On Sun, Jul 10, 2016 at 11:44 AM, KC <kc1956 at gmail.com> wrote:

> Is the #functional programming paradigm antithetical to efficient strings?
> #Haskell
>
 ​I can certainly see how it might seem so.  Our main string
representation​ uses about 10 times more memory than seems necessary, and
is relatively fast, though probably not compared to C.  Recently I spent
some time looking into how to reduce this memory overhead, and I modified
the pretty library (https://github.com/ddssff/pretty/tree/textdetails) so
it could use any type that was an instance of ListLike and StringLike (
https://github.com/JohnLato/listlike).  Then I tried the UnitLargeDoc test
with several different data types.  This just concatenates a list of ten
million "Hello" strings.  Using String this happens in about 5 seconds.
Using strict or lazy Text it immediately blew the stack.  When I increased
the stack size to over 1GB it took minutes to complete.  When I used the
Data.Text.Lazy.Builder type instead it took about 30 seconds to complete.
Results with utf8 encoded ByteStrings were siimilar.
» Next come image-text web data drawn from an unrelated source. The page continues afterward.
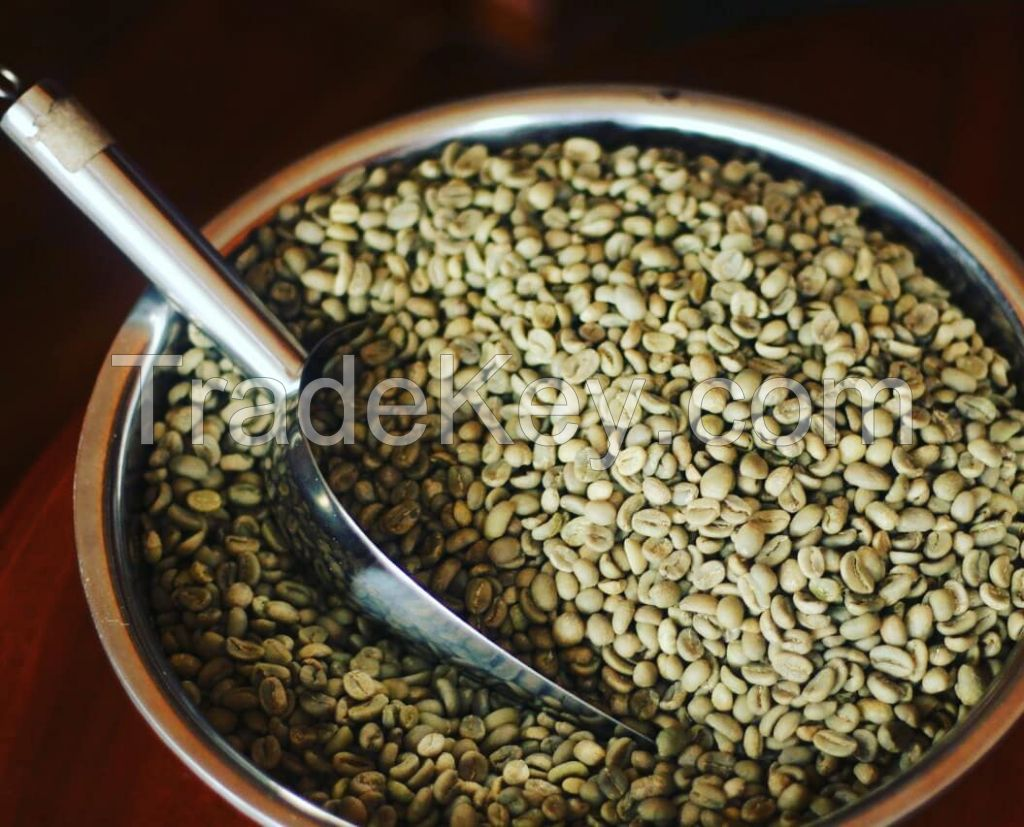 Coffee Gayo Aceh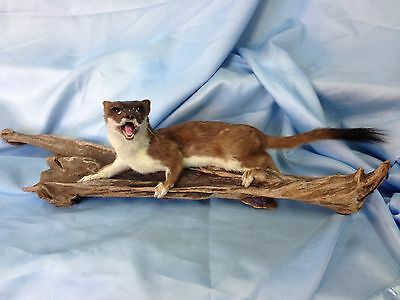 taxidermy Stoat - Natural History - Wildlife
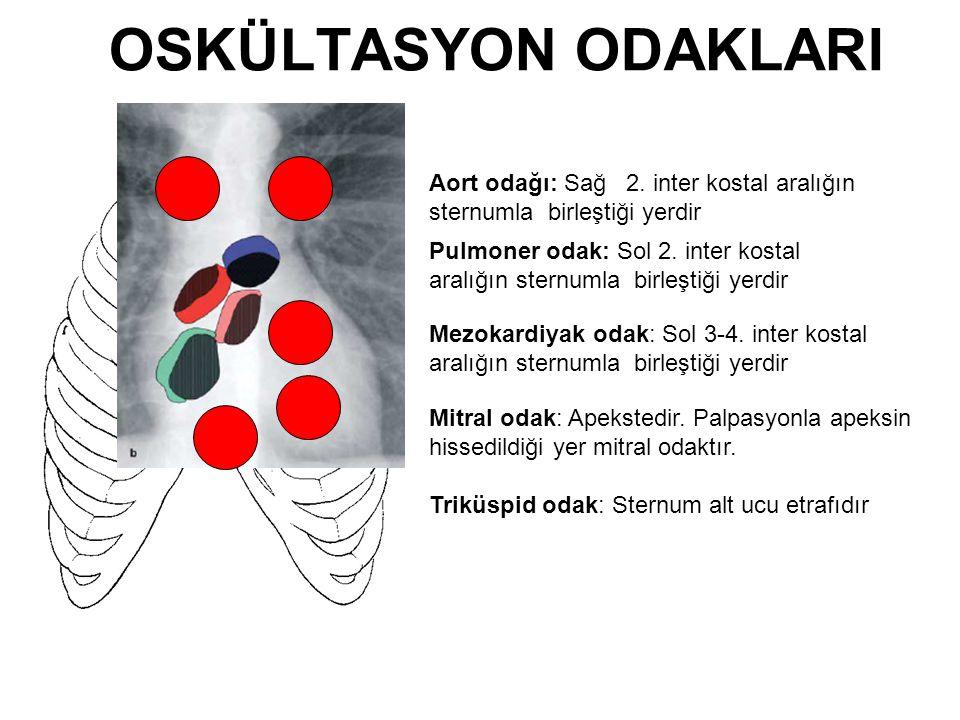 OSKÜLTASYON ODAKLARI Aort odağı: Sağ 2. inter kostal aralığın sternumla birleştiği yerdir.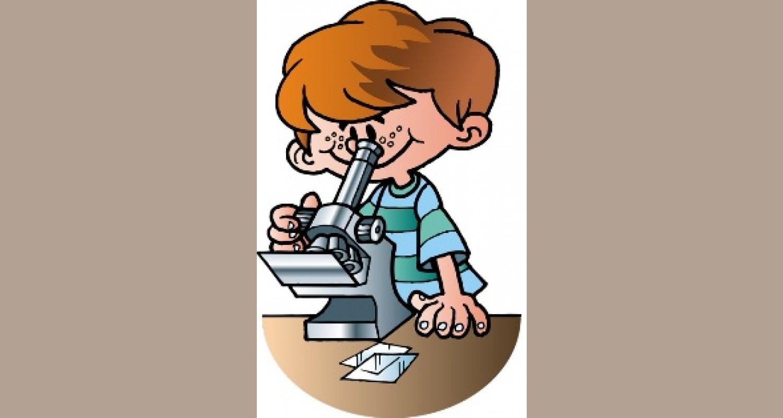 «Экологическая лаборатория», как метод развития познавательно-речевой активности дошкольников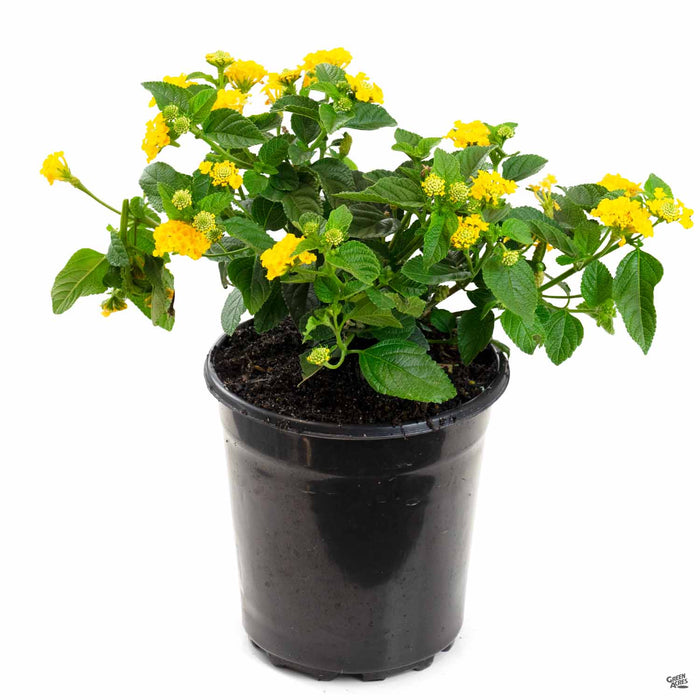 Lantana Little Lucky Pot of Gold 1 gallon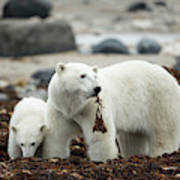 Polar Bear And Cub By Hudson Bay Poster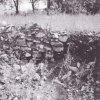 Doupov (Hradiště) - zámek | poslední zbytky zdiva zámku v 80. letech 20. století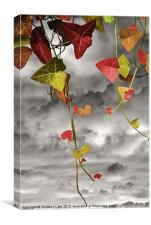 Colour Me Autumn, Canvas Print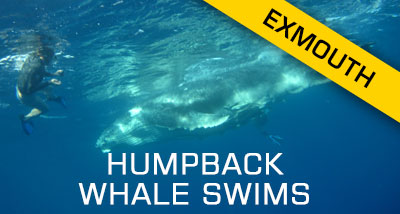 Click here to find out about our HumpBack Whale Swims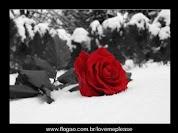 Gracias Rosa Roja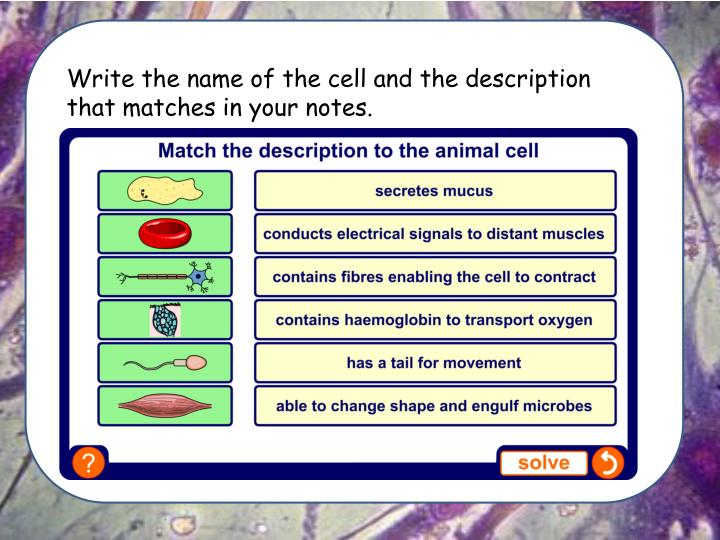 Write the name of the cell and the description that matches in your notes.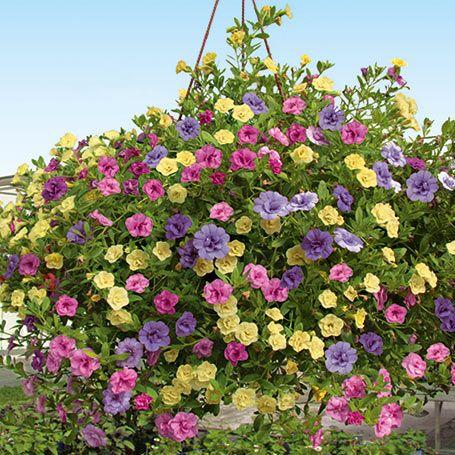 Petunien - Trio-Rosen-Hängepetunien (Calibrachoa-Hybride Calita(R) Double Blue, Rose und Yellow) von Gärtner Pötschke
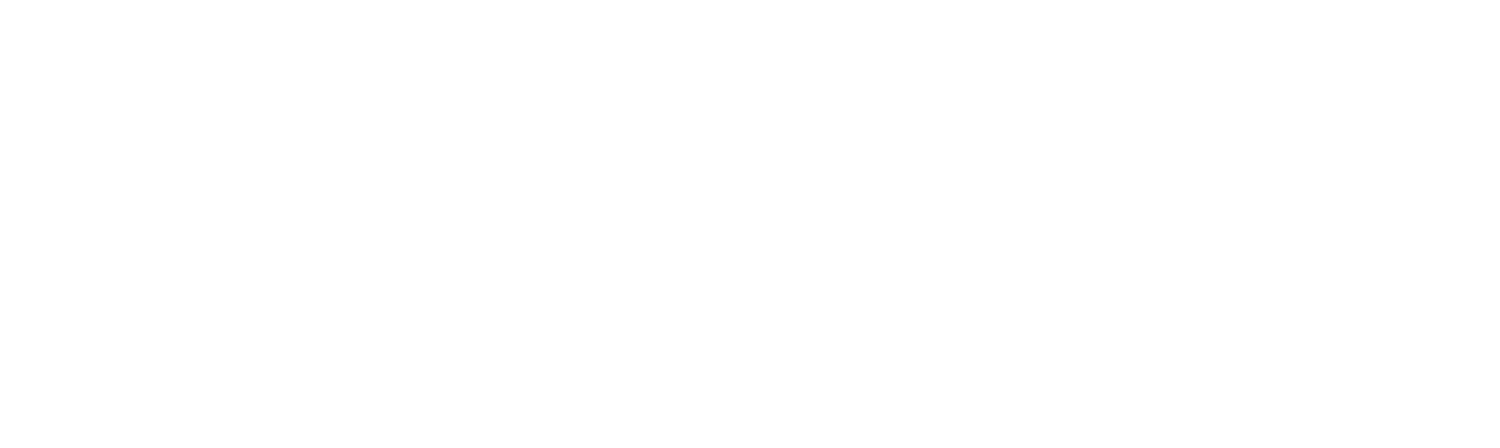 Warner Strategies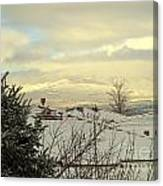 Beautiful Sparkling Snow Canvas Print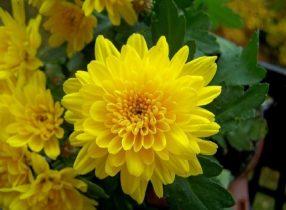 Những loại hoa nên cắm trên bàn thờ để gia đình hưng vượng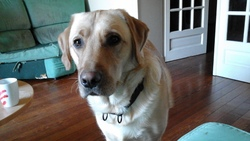 Ike, chien Labrador Retriever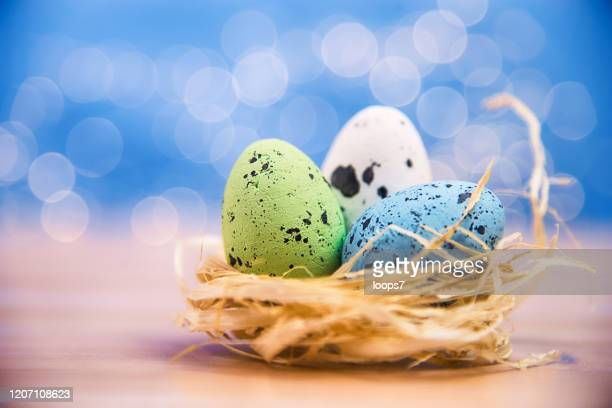 easter eggs in bird nest - italian easter stock pictures, royalty-free photos & images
When I mentioned some of this, I was told "different data structures for
different purposes", which sort of makes sense, but honestly if Haskell is
a language where you have to sit down and choose a representation every
time you want to build some text, I get a bit discouraged.

So is functional programming antithetical to efficient strings?  In theory
maybe not, but I would love to see some hard evidence.